"""Infra Monitoring Agent — rule-first, Gemma 2nd, alert-on-change.

5분마다 실행되어:
1. core/ 함수로 상태 수집
2. Rule 기반 1차 판정 → stable issue key 생성
3. 상태 파일과 비교 (debounce: 2회 연속 기준)
4. 새 이슈 → Gemma 설명 + 시놀로지 Chat 알림
5. 복구 → 복구 알림
6. 동일 이슈 지속 → 무음
"""

from __future__ import annotations

import asyncio
import json
import logging
import os
import tempfile
from datetime import datetime, timezone
from pathlib import Path

import httpx
from dotenv import load_dotenv

from infra.core.docker import docker_status
from infra.core.health import service_health
from infra.core.system import disk_usage
from infra.core.network import tailscale_status

load_dotenv(Path(__file__).parent / ".env")

logging.basicConfig(
    level=logging.INFO,
    format="%(asctime)s [%(levelname)s] %(message)s",
    datefmt="%Y-%m-%d %H:%M:%S",
)
logging.getLogger("asyncssh").setLevel(logging.WARNING)
log = logging.getLogger("infra-agent")

# --- Config ---

SYNOLOGY_WEBHOOK_URL = os.getenv("SYNOLOGY_INCOMING_URL", "")
DISK_WARN_PCT = 85

# Only server-grade hosts (MacBook Pro excluded — sleep is normal)
EXPECTED_TAILSCALE_HOSTS = {"sub-server", "hyungi-macmini"}

IGNORED_CONTAINERS = {
    "hyungi_document_server-ai-gateway-1",
    "hyungi_document_server-ollama-1",
}

HEALTH_SERVICES = ["document-server", "mlx", "ollama-gpu"]

GEMMA_URL = "http://localhost:8801/v1/chat/completions"

---------------

## 목표 A
인프라 모니터링 에이전트 코드에 따르면 이 에이전트는 얼마마다 실행되나요?
## 목표 B
아래 행들 가운데 "cliff" 문자열이 들어 있는 줄을 모두 뽑아 그대로 옮겨 적으세요.

[공간 질문 세트의 기록]
---------------

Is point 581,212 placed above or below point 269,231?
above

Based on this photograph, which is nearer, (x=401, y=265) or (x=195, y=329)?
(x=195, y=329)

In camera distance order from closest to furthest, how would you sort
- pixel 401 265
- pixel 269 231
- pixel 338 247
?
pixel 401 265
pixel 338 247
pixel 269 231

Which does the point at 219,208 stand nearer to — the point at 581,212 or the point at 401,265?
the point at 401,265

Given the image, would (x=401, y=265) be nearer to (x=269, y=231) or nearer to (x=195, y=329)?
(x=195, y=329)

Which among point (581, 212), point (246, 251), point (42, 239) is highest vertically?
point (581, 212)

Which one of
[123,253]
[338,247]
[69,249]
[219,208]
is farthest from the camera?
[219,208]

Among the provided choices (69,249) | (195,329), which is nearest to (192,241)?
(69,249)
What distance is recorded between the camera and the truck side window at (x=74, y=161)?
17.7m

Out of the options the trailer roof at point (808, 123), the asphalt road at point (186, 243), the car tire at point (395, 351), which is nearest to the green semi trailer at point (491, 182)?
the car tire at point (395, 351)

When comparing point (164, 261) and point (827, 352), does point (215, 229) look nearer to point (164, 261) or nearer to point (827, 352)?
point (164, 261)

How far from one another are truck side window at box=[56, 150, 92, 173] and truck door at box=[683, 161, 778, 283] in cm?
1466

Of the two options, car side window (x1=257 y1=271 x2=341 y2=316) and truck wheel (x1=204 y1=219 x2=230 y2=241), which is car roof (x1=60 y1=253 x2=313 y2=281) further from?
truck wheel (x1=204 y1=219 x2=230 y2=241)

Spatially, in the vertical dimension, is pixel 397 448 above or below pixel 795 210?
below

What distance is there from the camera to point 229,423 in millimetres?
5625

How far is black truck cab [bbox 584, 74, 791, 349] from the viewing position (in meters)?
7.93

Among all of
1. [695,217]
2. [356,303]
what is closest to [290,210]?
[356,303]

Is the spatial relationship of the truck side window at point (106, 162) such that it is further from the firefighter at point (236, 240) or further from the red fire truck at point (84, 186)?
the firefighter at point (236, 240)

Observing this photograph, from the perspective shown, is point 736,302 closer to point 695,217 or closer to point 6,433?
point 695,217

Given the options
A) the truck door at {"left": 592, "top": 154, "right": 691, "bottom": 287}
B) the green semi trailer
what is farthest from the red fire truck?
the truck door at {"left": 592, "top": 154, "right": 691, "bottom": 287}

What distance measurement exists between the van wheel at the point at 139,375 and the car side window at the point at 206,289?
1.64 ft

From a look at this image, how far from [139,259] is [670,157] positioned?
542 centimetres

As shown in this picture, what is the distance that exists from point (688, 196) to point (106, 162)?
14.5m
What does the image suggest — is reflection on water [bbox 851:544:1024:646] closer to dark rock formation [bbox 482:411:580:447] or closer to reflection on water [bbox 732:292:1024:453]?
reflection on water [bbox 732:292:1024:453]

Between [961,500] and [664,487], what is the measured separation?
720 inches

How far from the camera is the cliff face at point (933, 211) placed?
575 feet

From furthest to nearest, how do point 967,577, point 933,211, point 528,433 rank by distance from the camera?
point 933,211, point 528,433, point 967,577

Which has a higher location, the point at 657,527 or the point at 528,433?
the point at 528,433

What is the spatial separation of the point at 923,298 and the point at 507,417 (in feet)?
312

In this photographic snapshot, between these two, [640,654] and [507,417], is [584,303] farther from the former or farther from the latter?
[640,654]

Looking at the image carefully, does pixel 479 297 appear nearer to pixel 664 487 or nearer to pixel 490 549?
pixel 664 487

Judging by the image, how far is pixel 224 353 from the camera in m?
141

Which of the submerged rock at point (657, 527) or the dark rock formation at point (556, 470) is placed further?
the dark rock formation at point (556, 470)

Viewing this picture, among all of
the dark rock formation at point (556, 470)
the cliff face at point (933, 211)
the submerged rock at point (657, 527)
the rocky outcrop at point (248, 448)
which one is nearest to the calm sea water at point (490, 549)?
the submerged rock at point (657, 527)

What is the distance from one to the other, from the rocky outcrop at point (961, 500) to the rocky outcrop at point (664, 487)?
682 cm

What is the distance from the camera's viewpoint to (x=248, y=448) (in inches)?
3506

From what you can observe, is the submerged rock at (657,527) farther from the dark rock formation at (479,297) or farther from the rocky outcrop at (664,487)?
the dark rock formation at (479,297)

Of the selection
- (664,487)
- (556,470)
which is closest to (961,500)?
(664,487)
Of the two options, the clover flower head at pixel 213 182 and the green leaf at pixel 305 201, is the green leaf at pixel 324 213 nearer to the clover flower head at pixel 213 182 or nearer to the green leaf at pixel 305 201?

---------------

## 결과 A
5분마다 실행됩니다.

## 결과 B
How far from the camera is the cliff face at point (933, 211) placed?
the cliff face at point (933, 211)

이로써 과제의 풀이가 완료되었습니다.